23Cette lecture est quelque peu biaisée par la source utilisée : en citant les discours césariens de Cicéron – lequel tente par ces plaidoiries d’obtenir la clémence de César, tout juste victorieux –, Colonna le présente comme neutre durant le conflit, fidèle en amitié et promoteur de la paix, lui refusant toute stratégie politique42. D’ailleurs, selon lui, immédiatement après l’obtention des pouvoirs par César, Cicéron se range à une vie de philosophe, hors du monde, dont il ne s’écartera plus. La mort vient injustement le faucher au terme d’une existence majoritairement contemplative. Giovanni Colonna laisse de côté l’épisode pourtant célèbre de la conjuration de Catilina : il ne cherche pas l’exhaustivité mais la cohérence biographique. Si le sénateur s’implique dans la communauté, ce n’est chez Colonna qu’avec une vision surplombante, en prodiguant des conseils.

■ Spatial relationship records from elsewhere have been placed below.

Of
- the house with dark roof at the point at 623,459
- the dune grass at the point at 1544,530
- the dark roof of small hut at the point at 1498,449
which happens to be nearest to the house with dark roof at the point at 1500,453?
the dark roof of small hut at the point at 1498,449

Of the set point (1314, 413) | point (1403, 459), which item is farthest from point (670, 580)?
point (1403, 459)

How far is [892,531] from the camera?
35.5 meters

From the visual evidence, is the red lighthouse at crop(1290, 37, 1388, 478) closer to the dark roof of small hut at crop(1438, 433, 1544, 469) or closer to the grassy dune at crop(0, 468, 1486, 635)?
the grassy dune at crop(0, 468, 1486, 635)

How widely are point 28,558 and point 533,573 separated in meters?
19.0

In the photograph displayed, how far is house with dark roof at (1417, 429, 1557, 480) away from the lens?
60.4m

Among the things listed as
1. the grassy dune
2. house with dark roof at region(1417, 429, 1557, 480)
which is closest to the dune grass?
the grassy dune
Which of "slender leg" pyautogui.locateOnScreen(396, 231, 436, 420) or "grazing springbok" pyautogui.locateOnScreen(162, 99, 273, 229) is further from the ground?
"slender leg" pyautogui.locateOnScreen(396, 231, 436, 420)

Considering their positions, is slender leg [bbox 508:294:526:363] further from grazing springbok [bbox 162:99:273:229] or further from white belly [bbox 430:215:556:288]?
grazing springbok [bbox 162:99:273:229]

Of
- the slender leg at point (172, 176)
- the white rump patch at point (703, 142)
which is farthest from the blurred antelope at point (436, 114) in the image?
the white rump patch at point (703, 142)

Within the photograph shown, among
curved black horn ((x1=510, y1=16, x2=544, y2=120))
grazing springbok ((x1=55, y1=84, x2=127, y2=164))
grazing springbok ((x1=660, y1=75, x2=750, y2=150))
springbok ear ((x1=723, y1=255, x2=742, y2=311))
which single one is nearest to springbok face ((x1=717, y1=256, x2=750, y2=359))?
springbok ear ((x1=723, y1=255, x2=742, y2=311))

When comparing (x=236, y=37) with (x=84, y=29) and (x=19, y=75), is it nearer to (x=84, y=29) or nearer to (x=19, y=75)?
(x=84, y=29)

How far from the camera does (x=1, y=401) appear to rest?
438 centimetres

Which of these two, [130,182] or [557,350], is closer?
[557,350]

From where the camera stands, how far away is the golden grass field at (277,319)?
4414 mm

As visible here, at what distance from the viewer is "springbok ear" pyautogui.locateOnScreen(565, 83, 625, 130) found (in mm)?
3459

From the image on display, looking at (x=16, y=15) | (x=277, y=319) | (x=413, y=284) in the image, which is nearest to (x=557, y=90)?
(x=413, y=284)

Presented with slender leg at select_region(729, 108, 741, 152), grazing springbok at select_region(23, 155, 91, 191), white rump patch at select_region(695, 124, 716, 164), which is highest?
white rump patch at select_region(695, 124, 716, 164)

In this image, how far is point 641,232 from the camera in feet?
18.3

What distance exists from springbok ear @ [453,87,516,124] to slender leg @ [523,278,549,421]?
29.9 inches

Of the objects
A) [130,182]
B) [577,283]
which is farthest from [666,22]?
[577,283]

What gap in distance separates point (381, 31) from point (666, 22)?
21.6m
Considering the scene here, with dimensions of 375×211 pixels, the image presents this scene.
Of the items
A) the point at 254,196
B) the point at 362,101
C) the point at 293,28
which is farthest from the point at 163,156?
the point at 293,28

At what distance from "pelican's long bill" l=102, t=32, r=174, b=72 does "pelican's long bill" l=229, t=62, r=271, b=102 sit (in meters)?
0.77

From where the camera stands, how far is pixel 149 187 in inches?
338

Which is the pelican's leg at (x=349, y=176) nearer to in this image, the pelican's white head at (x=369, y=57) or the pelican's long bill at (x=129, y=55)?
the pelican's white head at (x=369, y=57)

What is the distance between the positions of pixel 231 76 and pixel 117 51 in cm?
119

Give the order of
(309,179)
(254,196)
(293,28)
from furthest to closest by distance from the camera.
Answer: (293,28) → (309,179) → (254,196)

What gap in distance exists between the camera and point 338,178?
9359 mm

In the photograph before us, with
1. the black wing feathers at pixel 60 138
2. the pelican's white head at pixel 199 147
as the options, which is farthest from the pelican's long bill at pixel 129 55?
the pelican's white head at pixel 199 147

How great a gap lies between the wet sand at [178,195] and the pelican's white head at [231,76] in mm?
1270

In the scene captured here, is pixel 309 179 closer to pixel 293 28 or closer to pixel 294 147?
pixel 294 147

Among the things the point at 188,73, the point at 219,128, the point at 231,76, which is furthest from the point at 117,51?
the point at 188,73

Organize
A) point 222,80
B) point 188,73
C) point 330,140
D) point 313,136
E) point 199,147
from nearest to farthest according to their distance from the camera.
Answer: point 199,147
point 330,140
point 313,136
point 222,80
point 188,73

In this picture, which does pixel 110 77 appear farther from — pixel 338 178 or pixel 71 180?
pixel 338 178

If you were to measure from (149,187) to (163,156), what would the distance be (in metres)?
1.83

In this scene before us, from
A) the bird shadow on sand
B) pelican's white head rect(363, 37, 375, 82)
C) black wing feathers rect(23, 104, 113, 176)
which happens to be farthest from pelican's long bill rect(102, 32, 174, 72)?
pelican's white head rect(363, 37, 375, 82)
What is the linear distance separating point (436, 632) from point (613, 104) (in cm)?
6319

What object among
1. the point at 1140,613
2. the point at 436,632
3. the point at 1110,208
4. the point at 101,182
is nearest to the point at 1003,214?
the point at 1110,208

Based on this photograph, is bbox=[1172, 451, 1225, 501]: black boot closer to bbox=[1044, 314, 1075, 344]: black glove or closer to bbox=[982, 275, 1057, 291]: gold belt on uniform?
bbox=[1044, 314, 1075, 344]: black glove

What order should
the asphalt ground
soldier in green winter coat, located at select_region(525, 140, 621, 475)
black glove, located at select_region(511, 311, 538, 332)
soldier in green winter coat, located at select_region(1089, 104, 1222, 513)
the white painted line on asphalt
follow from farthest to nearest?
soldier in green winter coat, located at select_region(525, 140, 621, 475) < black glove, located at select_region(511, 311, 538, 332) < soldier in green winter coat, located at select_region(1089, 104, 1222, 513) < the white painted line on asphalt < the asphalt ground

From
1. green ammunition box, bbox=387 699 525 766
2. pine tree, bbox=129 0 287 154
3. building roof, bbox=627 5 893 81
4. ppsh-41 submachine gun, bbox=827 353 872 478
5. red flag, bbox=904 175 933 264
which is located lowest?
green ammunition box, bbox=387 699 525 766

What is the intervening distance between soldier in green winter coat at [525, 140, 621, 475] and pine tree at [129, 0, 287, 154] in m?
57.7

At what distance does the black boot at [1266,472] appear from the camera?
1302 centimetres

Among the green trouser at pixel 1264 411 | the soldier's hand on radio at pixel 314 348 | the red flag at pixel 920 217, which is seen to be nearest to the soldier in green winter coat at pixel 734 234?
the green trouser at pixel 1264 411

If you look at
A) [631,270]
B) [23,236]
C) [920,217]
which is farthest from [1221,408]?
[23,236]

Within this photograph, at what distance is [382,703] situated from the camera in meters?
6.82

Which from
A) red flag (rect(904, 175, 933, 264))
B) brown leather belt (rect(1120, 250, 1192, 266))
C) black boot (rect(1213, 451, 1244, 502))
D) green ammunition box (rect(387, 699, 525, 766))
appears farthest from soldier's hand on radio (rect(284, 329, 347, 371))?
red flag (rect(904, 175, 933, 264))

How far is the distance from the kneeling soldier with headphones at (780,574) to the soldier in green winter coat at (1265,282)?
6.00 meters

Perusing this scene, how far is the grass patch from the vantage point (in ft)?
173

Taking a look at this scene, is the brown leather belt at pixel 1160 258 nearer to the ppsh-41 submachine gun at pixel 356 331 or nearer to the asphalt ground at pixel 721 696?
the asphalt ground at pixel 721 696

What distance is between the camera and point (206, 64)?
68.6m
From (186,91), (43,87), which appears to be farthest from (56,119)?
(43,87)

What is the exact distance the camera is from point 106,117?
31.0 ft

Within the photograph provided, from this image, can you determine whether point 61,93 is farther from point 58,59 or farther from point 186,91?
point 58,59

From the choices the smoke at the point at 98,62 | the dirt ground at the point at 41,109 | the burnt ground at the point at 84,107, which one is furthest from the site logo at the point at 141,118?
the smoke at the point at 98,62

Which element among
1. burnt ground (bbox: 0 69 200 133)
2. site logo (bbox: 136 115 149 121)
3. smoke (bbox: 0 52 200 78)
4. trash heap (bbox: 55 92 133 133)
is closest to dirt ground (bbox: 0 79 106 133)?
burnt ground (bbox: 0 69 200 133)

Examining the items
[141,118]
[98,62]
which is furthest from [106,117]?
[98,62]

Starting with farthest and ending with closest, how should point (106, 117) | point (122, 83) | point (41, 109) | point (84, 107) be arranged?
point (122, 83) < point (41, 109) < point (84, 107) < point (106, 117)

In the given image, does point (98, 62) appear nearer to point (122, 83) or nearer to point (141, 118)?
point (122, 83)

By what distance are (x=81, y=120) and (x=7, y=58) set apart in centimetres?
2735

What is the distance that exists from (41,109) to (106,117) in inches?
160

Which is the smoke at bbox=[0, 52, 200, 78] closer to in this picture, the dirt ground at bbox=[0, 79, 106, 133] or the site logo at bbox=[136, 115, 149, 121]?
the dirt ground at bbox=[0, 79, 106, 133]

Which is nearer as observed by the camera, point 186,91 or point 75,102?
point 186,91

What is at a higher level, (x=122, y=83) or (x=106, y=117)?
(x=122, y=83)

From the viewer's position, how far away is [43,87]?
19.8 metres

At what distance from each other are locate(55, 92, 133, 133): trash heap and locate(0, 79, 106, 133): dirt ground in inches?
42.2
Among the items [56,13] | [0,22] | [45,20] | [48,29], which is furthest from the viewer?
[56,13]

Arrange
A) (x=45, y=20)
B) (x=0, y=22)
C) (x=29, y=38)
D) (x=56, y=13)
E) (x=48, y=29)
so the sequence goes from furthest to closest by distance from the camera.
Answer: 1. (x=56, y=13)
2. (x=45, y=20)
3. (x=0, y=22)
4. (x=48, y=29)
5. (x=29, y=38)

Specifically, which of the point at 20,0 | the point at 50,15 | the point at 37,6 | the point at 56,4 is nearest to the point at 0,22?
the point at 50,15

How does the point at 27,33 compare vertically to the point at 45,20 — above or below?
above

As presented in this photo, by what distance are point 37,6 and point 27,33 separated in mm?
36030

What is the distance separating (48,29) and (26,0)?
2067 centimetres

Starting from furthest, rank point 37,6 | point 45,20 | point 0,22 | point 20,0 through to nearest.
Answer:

24La mise en série des vies au sein d’un cycle d’hommes illustres dépasse l’évocation individuelle pour conférer du sens à l’existence humaine en général. La cumulation des personnages invite le lecteur à prendre connaissance de leur courage ou de leur rectitude comme autant d’indices formant, à l’échelle du Liber de viris illustribus, le portrait pointilliste d’une humanité vertueuse. Les biographies se répondent et se complètent pour expliquer en quoi la postérité n’est que la conséquence de choix responsables et de talents justement employés.
25Pétrarque rédige, à son tour, un De viris illustribus durant le second quart du XIVe siècle. Il y fait cohabiter des figures incarnant les vertus civiques, dont Scipion l’Africain est le plus éclatant représentant. Le but de cette mise en série est de créer le récit cohérent d’un État romain ayant gagné sa puissance par les mérites de ses représentants43. Une particularité, par rapport à ses contemporains, est donc d’exclure les philosophes et les poètes de ce tableau, comme il l’explique dans son invective Contra medicum44. Le but de Pétrarque est de présenter l’histoire comme une construction, dont les différents membres de la communauté sont des acteurs. À ce titre, si les philosophes sont des sujets d’inspiration et d’imitation littéraire, ils ne s’investissent pas pour le destin de leur patrie et ne méritent donc pas d’être retenus comme illustres45. Cicéron est exclu de ce canon46 : Pétrarque ne retient pas sa carrière sénatoriale comme le témoignage d’une gloire romaine.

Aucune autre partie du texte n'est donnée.